You should take time and study the receiver architecture before making claims about roofing  filters and how they work. The KX3 because of its receiver architecture will have its performance handicapped because of the opposite sideband suppression that will prevent you obtaining fantastic blocking numbers below 1khz spacing! So yes narrow roofing filters wont do you much good when the receiver is QRM'ing itself! When will people actually understand what roofing filters actually do in the context of the receiver architecture usesd?

You tell me where in the world you going to use such an excellent receiver with a wire strung up in tree running pileups all day long? Do you think 10 watts is enough power to keep your frequency? You seem to have grand delusions
that some radio with an impressive receiver  and 10 watts is going to give you mythical powers on crowded band conditions with a wire strung up a tree. Get real!

The comments I made  will be proven correct, 10 watts is not very effective for working DX. Its a power output that  makes you struggle. 20 watts is a more realistic power output and is  only 6.9 db down from 100 watts. 10 watts is 10db down and you cant in wildest dreams build a 4db gain antenna when operating from a picnic table.
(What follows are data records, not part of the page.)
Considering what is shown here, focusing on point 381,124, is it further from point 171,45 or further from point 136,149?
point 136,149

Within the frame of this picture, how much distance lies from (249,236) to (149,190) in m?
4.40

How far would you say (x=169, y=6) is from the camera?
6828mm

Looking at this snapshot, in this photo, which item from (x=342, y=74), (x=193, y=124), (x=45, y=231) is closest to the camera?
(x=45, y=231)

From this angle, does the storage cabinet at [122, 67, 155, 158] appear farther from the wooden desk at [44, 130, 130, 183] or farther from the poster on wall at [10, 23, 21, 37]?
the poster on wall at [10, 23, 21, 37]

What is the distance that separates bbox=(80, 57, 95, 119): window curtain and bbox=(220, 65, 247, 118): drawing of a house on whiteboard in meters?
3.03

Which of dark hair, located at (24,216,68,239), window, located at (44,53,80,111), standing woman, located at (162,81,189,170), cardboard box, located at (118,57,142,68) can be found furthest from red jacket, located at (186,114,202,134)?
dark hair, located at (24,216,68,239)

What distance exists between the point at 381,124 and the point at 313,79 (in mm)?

You really need a dose of reality salts!

I have done the experiment 1000's of times on many paths. Most people would not even comment when you reduce your power from 100 watts down to 20 or 25 watts, they certainly notice when you drop your power down to the 10 watt level.  These results do vary because difference receivers have different AGC parameters which produces different results for each receiving operator. Point Is more is better and 20 watts for SSB is a  perfect power level for portable operation. Ask any  SGC2020 owner or for that matter ask someone who uses Mil Manpack with a VOGAD speech processor. We will just have to disagree on this point  let it be.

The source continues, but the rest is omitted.